L'Iran a « prudemment » salué lundi les signes d'une position américaine « plus réaliste » sur la question nucléaire, à la veille de nouvelles discussions avec les États-Unis à Genève. Parallèlement, les Gardiens de la Révolution ont entamé des manœuvres dans le stratégique détroit d'Ormuz, par lequel transite environ 20% de la production mondiale de pétrole.
Vers de nouveaux pourparlers à Genève
« Nous pouvons prudemment conclure que la position américaine sur la question nucléaire iranienne est devenue plus réaliste », a déclaré lundi le porte-parole du ministère iranien des Affaires étrangères, Esmaeil Baqaei, cité par l'agence Irna. L'Iran et les États-Unis avaient renoué le dialogue le 6 février à Mascate, la capitale d'Oman, pour tenter d'éviter une intervention militaire américaine.
De nouveaux pourparlers sont prévus mardi en Suisse, sous médiation du sultanat d'Oman. Côté américain, l'émissaire Steve Witkoff et le gendre de Donald Trump, Jared Kushner, « sont en route », a indiqué le chef de la diplomatie américaine Marco Rubio, en marge d'une visite en Hongrie. « Nous verrons ce qu'il en est. Nous espérons qu'il y aura un accord », a-t-il ajouté.
Des positions divergentes sur le périmètre des négociations
Le chef de la diplomatie iranienne Abbas Araghchi a écrit sur X être à Genève « avec de vraies idées pour parvenir à un accord juste et équitable », tout en précisant : « Ce qui n'est pas sur la table : la soumission face aux menaces. » Il a rencontré le directeur général de l'Agence internationale de l'énergie atomique (AIEA), Rafael Grossi, pour « des discussions techniques approfondies ».
Les inspecteurs de l'agence onusienne n'ont toujours pas pu se rendre sur les sites nucléaires visés par des frappes israélo-américaines en juin 2025, qui avaient stoppé net les précédents pourparlers entre Téhéran et Washington. États-Unis et Iran divergent sur la teneur de leurs discussions : Téhéran ne veut parler que du programme nucléaire, tandis que Washington exige également une limitation du programme de missiles balistiques et l'arrêt du soutien aux groupes armés régionaux.
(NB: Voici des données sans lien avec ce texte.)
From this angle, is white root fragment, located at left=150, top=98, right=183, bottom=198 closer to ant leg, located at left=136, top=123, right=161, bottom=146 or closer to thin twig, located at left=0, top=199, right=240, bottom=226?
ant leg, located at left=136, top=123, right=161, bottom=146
Menaces américaines et tensions internes en Iran
Donald Trump a multiplié les avertissements après la répression dans le sang des manifestations massives en janvier en Iran, tout en laissant la porte ouverte à un règlement diplomatique. Faute d'accord, le président américain a menacé l'Iran de conséquences « traumatisantes » et a même évoqué ouvertement vendredi l'hypothèse d'un renversement du pouvoir.

Des habitants de la capitale iranienne ont scandé dimanche des slogans anti-gouvernement depuis leurs fenêtres et leurs toits, au lendemain de vastes rassemblements contre la République islamique d'Iraniens vivant à l'étranger. Washington a déployé d'importants moyens militaires dans la zone, dont le porte-avions USS Abraham Lincoln, un deuxième porte-avions, le Gerald Ford, devant les rejoindre.
Le nucléaire, enjeu central
Téhéran dément vouloir se doter de l'arme nucléaire, mais insiste sur son « droit inaliénable » à développer une filière nucléaire civile et à enrichir l'uranium, conformément au Traité de non-prolifération (TNP). L'Iran s'est dit prêt à un compromis sur son stock d'uranium hautement enrichi, estimé à plus de 400 kg, si Washington levait les sanctions. Avant la guerre des 12 jours de juin 2025, l'Iran enrichissait l'uranium à 60%, taux proche des 90% nécessaires pour fabriquer la bombe atomique.
« Le temps presse. Notre peuple subit la pression de sanctions oppressives, et la raison et la logique exigent qu'elles soient levées dès que possible », a souligné le porte-parole Esmaeil Baqaei. Les pays occidentaux et Israël, considéré par des experts comme la seule puissance nucléaire au Moyen-Orient, soupçonnent l'Iran de vouloir se doter de l'arme atomique.